However, there are a couple of things that are hit-or-miss with subscribers.
First, the instructors. Overall, the instructors are great and very peppy (like “Saved by the Bell” kind of peppy). Some people live for that kind of optimism, but other people absolutely hate it.
Reviewers also say that some instructors provide better instructions and workouts than others. And yes, this is typical of any instructor-led experience — but it’s especially important to have good instructions when you’re working out at home, where you can’t get any personalized cues or corrections.
Some users also have issues with the whole brightly colored ’80s feel. This particular aesthetic isn’t for everyone. And keep in mind this isn’t a reflection of the workout quality — just the overall vibe.
We tried a range of Obé’s classes and felt a bit differently about each. Here’s how it went:
Tester: Stacey L. Nash, writer
As a NASM-certified personal trainer, I wanted to figure out what Obé Fitness offers and how effective it can be in an overall fitness plan. I tried a few of the classes, including advanced strength training classes and yoga.
High intensity strength training
I tried an advanced, high intensity strength workout, and it started out really easy. I even worried if it was going to challenge me enough. By the end of it, I realized I was wrong — it wasn’t the hardest workout I’ve ever done, but it challenged me enough that I would use Obé again.
IMO, the problem was the instructor. I realized he wasn’t giving me enough instruction to get the most out of the class. I had thought he was just going super easy on me for the first 15 minutes, but in reality the class was designed to focus on form before adding speed. But the instructor didn’t say that, so I spent almost half the workout feeling unchallenged.
When I tried the yoga class, the background music was loud (and off-tune), making the instructor hard to hear. Her timing for giving the instructions was slightly off — she gave them after moving, so I never quite got into position before she moved on.
Luckily, this wasn’t a problem in every single class, but it was still enough of a problem that I would avoid that teacher.
Obé offers enough workout variety that it could easily be used as part of an overall fitness/workout plan. If you happen to like a brightly colored, super perky ’80s/’90s vibe, you’ll probably like it even more and be more likely to use it.
There are plenty of classes (and instructors) to give you a change of pace. If you happen to start a class and the instructor isn’t doing it for you (which happened to me), there are more than enough class and instructor options to find one you like.
Tester: Ruby Thompson, Market Editor
As a virtual fitness enthusiast, I was really curious how Obé stacked up against competitors like Sweat (my favorite) and Peloton. Typically, my workout routine consists of weight training, HIIT, and cycling, but I often take Peloton or Sweat Pilates or yoga classes when I’m feeling tight or tense or just want to mix things up.
I took two Pilates classes with Marcia M., and I loved her. She had amazing energy, provided great instruction to help get me into each move, and created an overall challenging Pilates class.
The classes I took didn’t require any equipment, but I kinda wish they did, because I sometimes get a little bored if I don’t get to pick up weights, a ball, or resistance bands — but the classes were still challenging without them.

INFORMATION PROVIDED:
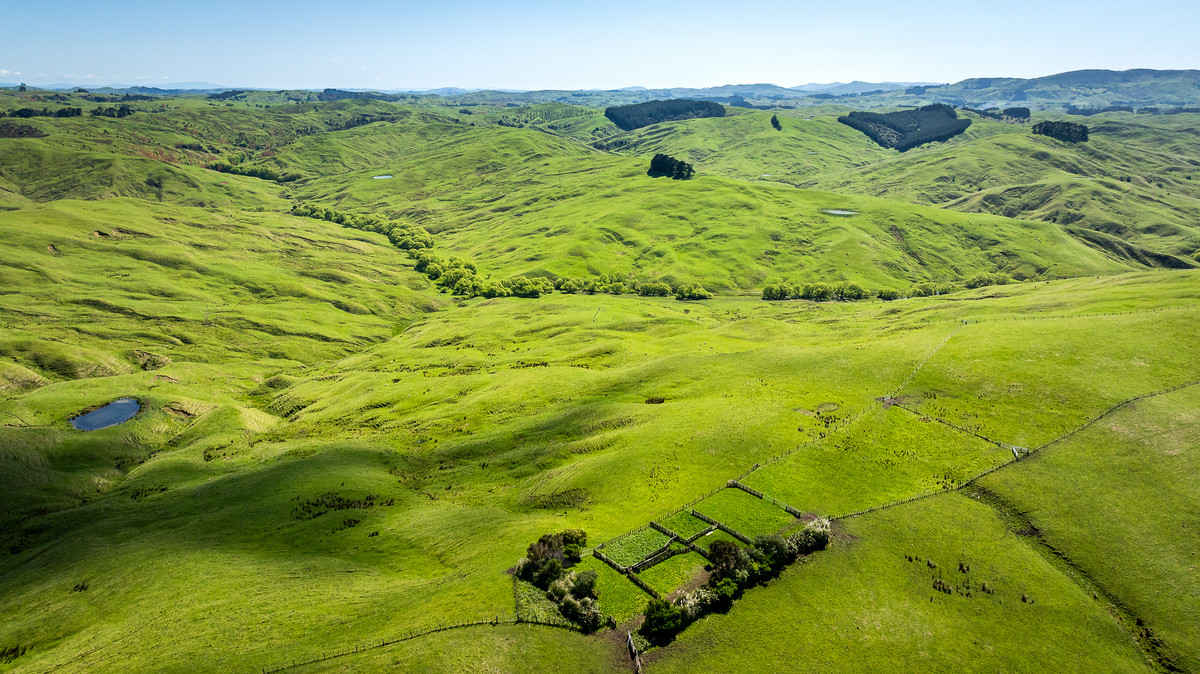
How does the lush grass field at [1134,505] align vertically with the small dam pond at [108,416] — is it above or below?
above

REQUIRED TASK 1: In the Obé Fitness review, who taught the two Pilates classes that the market editor took?
REQUIRED TASK 2: Repeat, word for word, the passage of the Obé Fitness review that opens with the words containing "The classes I" and closes with "challenging without them.".
REQUIRED TASK 3: According to the Obé Fitness review, why did the tester feel unchallenged for almost half of the high intensity strength workout?

WORKED ANSWER 1: Marcia M.

WORKED ANSWER 2:
The classes I took didn’t require any equipment, but I kinda wish they did, because I sometimes get a little bored if I don’t get to pick up weights, a ball, or resistance bands — but the classes were still challenging without them.

WORKED ANSWER 3: The class was designed to focus on form before adding speed, but the instructor didn't say so. The tester mistook the easy opening for him going easy and didn't realize the class would get harder.